The above description is only an embodiment of the present invention, and not intended to limit the scope of the present invention, and all modifications of equivalent structures and equivalent processes, which are made by using the contents of the present specification and the accompanying drawings, or directly or indirectly applied to other related technical fields, are included in the scope of the present invention.
Claims (8)
1. A vehicle road noise evaluation method based on spectrum analysis is characterized in that: comprises the following steps of (a) carrying out,
s1, enabling a plurality of test vehicles to run on a test road surface, enabling test personnel to be located in a passenger cabin, and giving subjective evaluation data according to road noise when the vehicles run; collecting road noise data of a driving position by using collection equipment; each test vehicle acquires a plurality of groups of road noise data and subjective evaluation data;
for each test vehicle's test data, the following steps are performed,
s101, preprocessing subjective evaluation data to obtain final subjective evaluation data;
s102, screening road noise data, performing spectrum analysis on each set of screened road noise data, dividing a plurality of frequency bands, and calculating the root mean square value of each frequency band of road noise data; averaging the frequency bands of the root mean square values of the road noise data of each group to be used as the root mean square values of the road noise data of each frequency band of the test vehicle;
s2, normalizing the root mean square values of the road noise data of all the frequency bands of all the tested vehicles;
s3, performing multiple linear regression analysis according to the final subjective evaluation data of all tested vehicles and the normalized root mean square value of each frequency band road noise data to obtain a functional relation and a linear correlation coefficient between the final subjective evaluation data and the normalized root mean square value of each frequency band road noise data;
and S4, obtaining the sensitivity of the passengers to the noise of different frequency bands according to the functional relation obtained in the S3.

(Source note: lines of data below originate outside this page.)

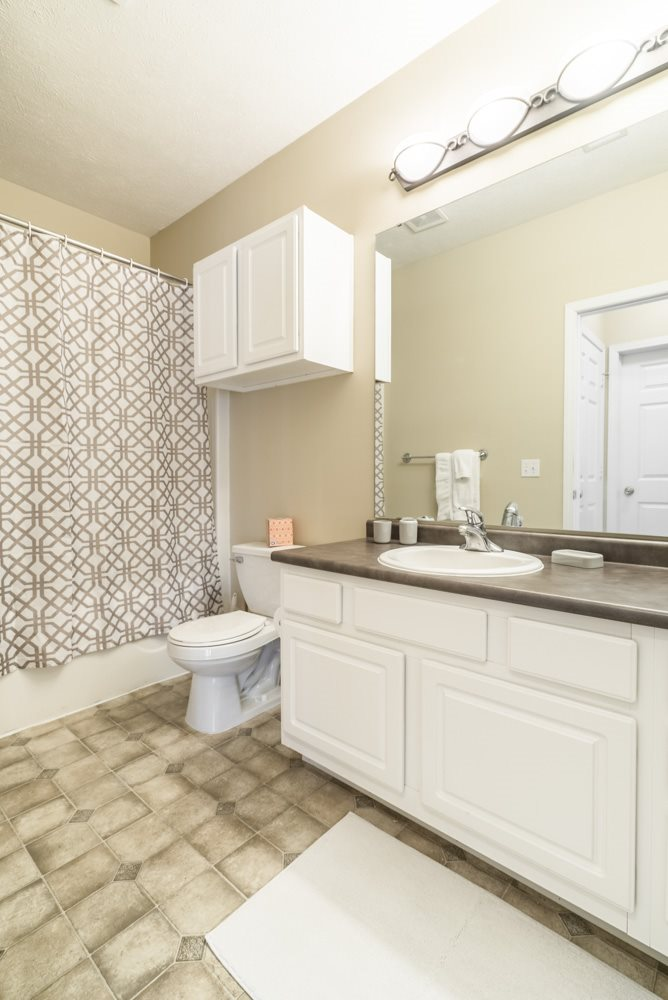 Interiors-Bathroom with white cabinetry and bathtub at Ridge Pointe Villas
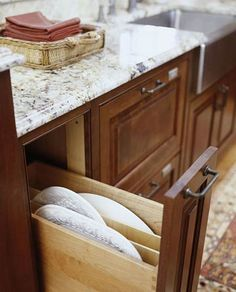 Drawers and Pullouts  Standing Tall  Disguised to look like the other cabinets, this extra-deep pullout drawer vertically organizes serving platters and shallow baking pans. Wooden dividers make the trays easy to identify and reach.  Here's a tip: Don't let other thin or shallow spaces in the kitchen go to waste. They're ideal for storing bakeware and platters.
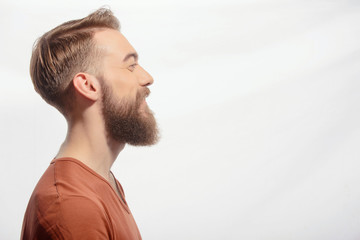Handsome bearded man posing on white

2. The vehicle road noise evaluation method based on the spectrum analysis according to claim 1, characterized in that: the test pavement is a rough asphalt pavement, and the running speed during the test is 60 km/h.
3. The vehicle road noise evaluation method based on the spectrum analysis according to claim 1, characterized in that: the acquisition equipment comprises LMS data acquisition equipment and a B & K microphone, and the set noise analysis frequency is 8000 Hz.
4. The vehicle road noise evaluation method based on the spectrum analysis according to claim 1, characterized in that: the test vehicles are 15 vehicles with the same model, and each test vehicle tests 5 groups of subjective evaluation data and road noise data.
5. The vehicle road noise evaluation method based on the spectrum analysis according to claim 1, characterized in that: the preprocessing process of the subjective evaluation data in S101 specifically includes removing the maximum value and the minimum value of all subjective evaluation data of a certain test vehicle, calculating the average value of the remaining values, and taking the average value as the final subjective evaluation data of the vehicle.
6. The vehicle road noise evaluation method based on the spectrum analysis according to claim 4, characterized in that: the screening process of the road noise data in S102 is specifically to select 3 sets of data with the highest consistency from the 5 sets of road noise data measured by each test vehicle.
7. The vehicle road noise evaluation method based on the spectrum analysis according to claim 1, characterized in that: the frequency bands comprise low frequency, medium frequency and high frequency, and the corresponding frequencies are 10-100 Hz, 100-500 Hz, 500-1600 Hz and 1600-8000 Hz respectively.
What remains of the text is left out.